- _EXCERPTED TEXT_
My concerns about Leela Zero current status and the way its

hydrogenpi7 · #1

Tl dr == Leela Zero has stalled. The dev (GCP) is stubborn and won't lower the gating and threatens to do things that will actually hurt the progress of the project. One week its "we will increase the amount of visits per move" and the next week its "we should lower the visits, etc", last month he himself proposed to lower the gating threshold from 55% to something lower, now he seems very adamant to be against it. He purports to have this do a "scientific experiement" but then goes about willing to almost accept a random network provided by some stranger on the Internet who had his friend train it... but then censors all talk about others trying to duplicate or replicate the work so that it can be proven to be legit. He said weeks and weeks ago that 10block days are done and we need to move to 20 block or something else larger but no action has been taken. Meanwhile we have stalled and gone almost weeks at a time without a new promotion but he is unable and unwilling to promote networks that are 54.94% (almost 55%) and basically happy to waste community computing time, all the while the number of clients are slowly but surely and steadily dropping... pretty soon at this rate this project will be dead in the water and unrecoverable by this time next month imho.

///

Long version:

https://github.com/gcp/leela-zero/issues/1113

https://user-images.githubusercontent.c ... aa9f63.png

I propose (as a parallel effort and side test) someone start a 40 block 256 filter net2net (or another 20 block 256 filter net2net) using the current 10 block net # 117 (b9639fe4) and backtraining the latest 1.5 Million games with many steps (games 4935001 to games 6435001 ) and backtrain those 1.5 million games and then as new official LZ games come out in the future (regardless of whether whatever network size it may be on/from by then) to continue training forwards with this newer/stronger net2net'd as opposed to the very old 6block #78#78, How to find Information about the new best network that the OP orginally trained from.

- _PROVIDED RECORDS_
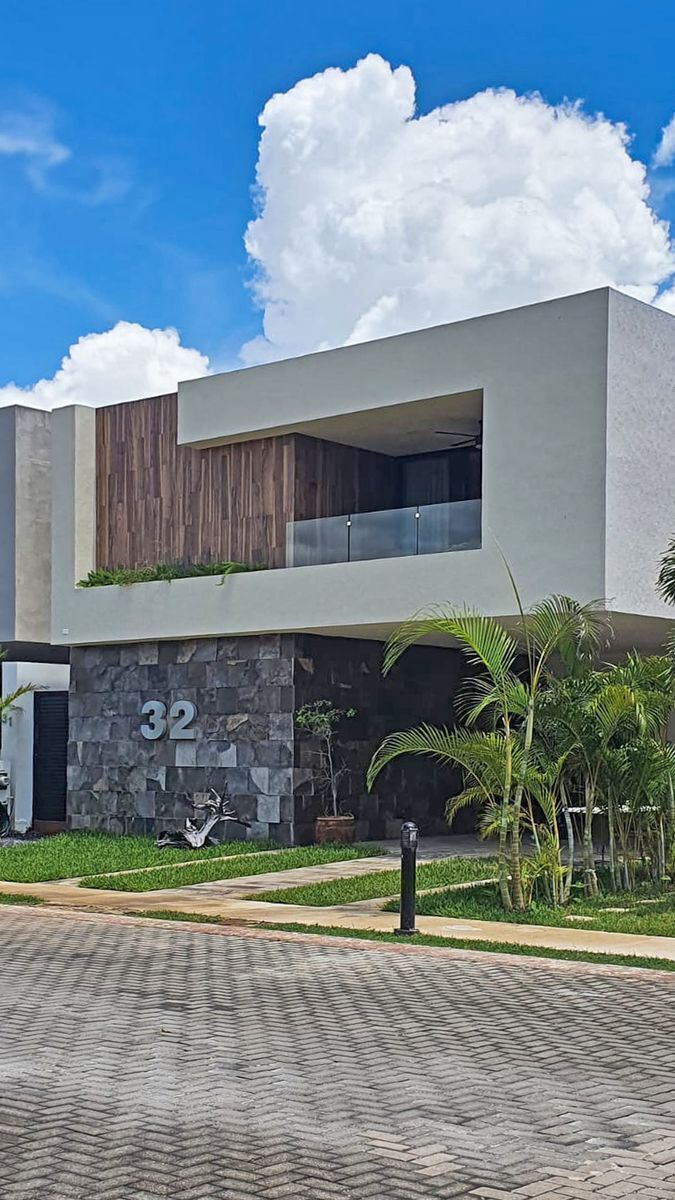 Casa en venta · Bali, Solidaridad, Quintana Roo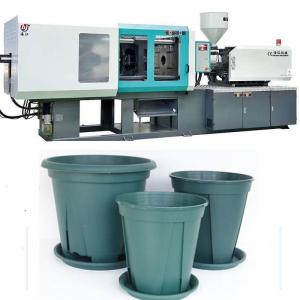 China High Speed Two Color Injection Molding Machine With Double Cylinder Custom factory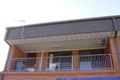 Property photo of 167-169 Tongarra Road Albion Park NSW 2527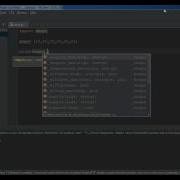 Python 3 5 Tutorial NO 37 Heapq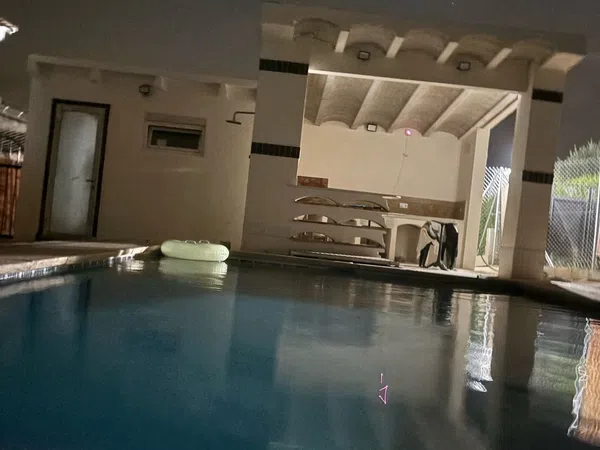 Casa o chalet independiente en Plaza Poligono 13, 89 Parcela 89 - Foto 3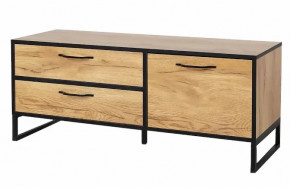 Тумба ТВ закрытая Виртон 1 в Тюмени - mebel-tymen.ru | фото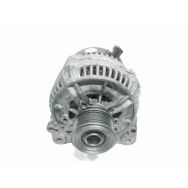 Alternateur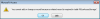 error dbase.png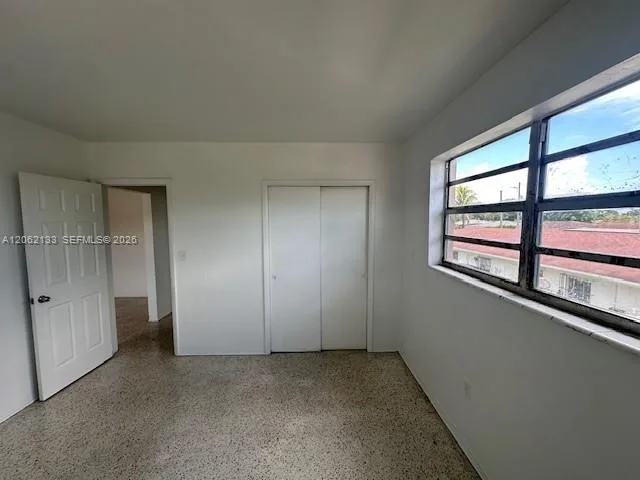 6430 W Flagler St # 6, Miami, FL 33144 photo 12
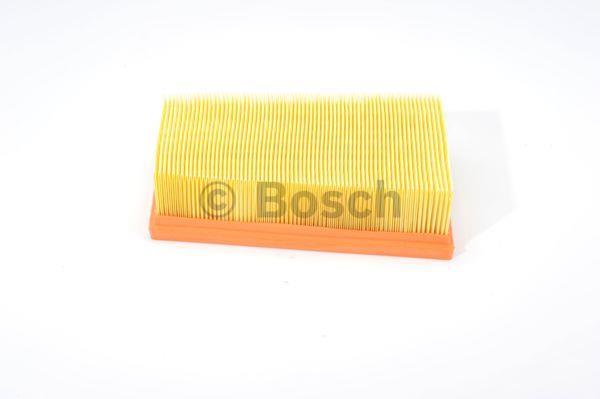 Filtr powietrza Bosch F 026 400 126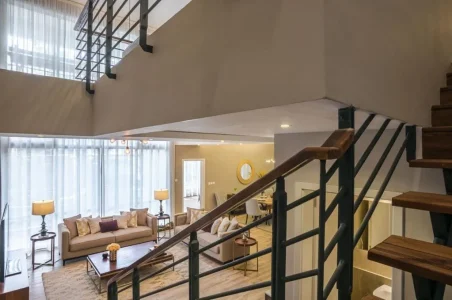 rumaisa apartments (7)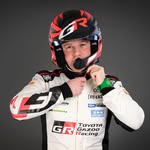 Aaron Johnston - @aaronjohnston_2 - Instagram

...

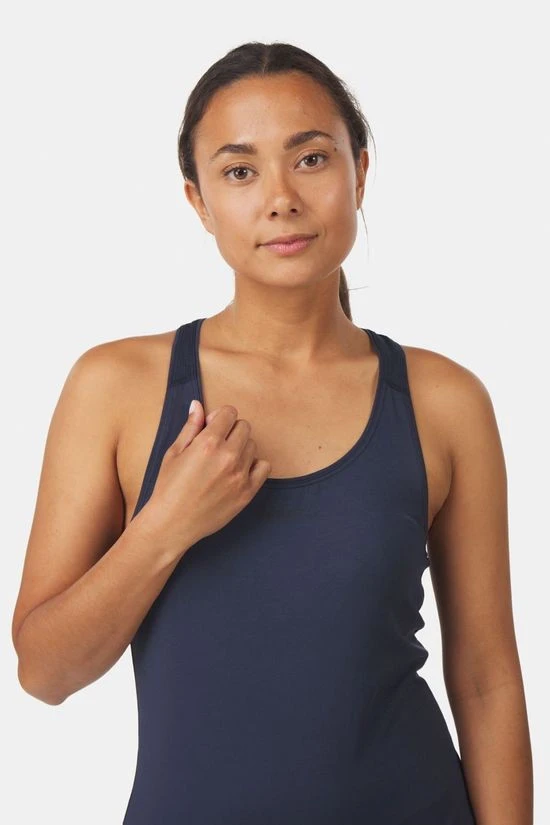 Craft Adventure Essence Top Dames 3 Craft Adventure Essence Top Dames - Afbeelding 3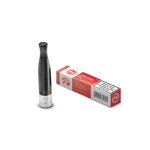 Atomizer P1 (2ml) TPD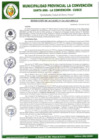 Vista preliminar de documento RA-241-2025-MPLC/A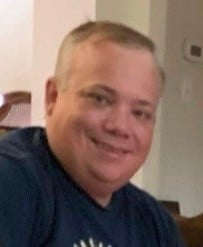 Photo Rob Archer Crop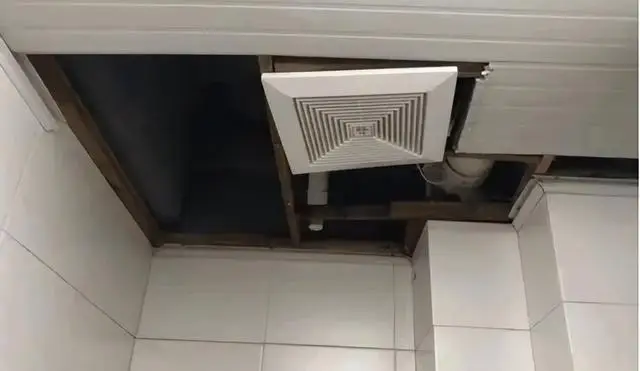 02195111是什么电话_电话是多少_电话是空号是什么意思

* * *

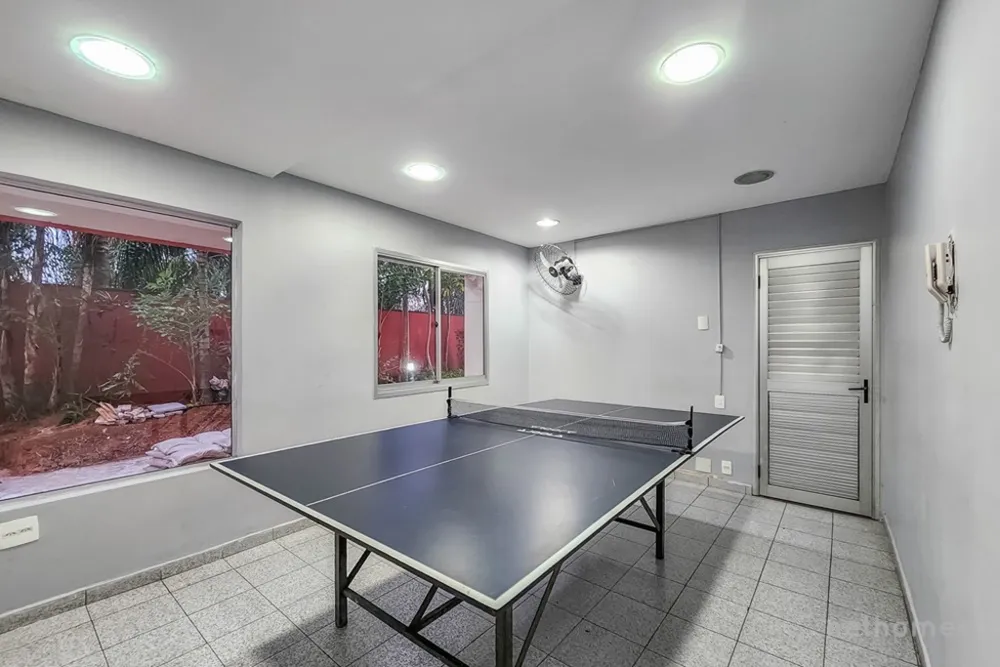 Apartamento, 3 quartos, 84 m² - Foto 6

- _ACTIVITY 1_
Revise the stretch of the Leela Zero post from "I propose (as" through "orginally trained from.", changing "40 block" to "30 block".
- _ACTIVITY 2_
In the Leela Zero post, what win rate is given for the networks that the developer will not promote?
The lines after the text have no role in this work.

- _EXERCISE SOLUTION 1_
I propose (as a parallel effort and side test) someone start a 30 block 256 filter net2net (or another 20 block 256 filter net2net) using the current 10 block net # 117 (b9639fe4) and backtraining the latest 1.5 Million games with many steps (games 4935001 to games 6435001 ) and backtrain those 1.5 million games and then as new official LZ games come out in the future (regardless of whether whatever network size it may be on/from by then) to continue training forwards with this newer/stronger net2net'd as opposed to the very old 6block #78#78, How to find Information about the new best network that the OP orginally trained from.

- _EXERCISE SOLUTION 2_
54.94% (almost 55%).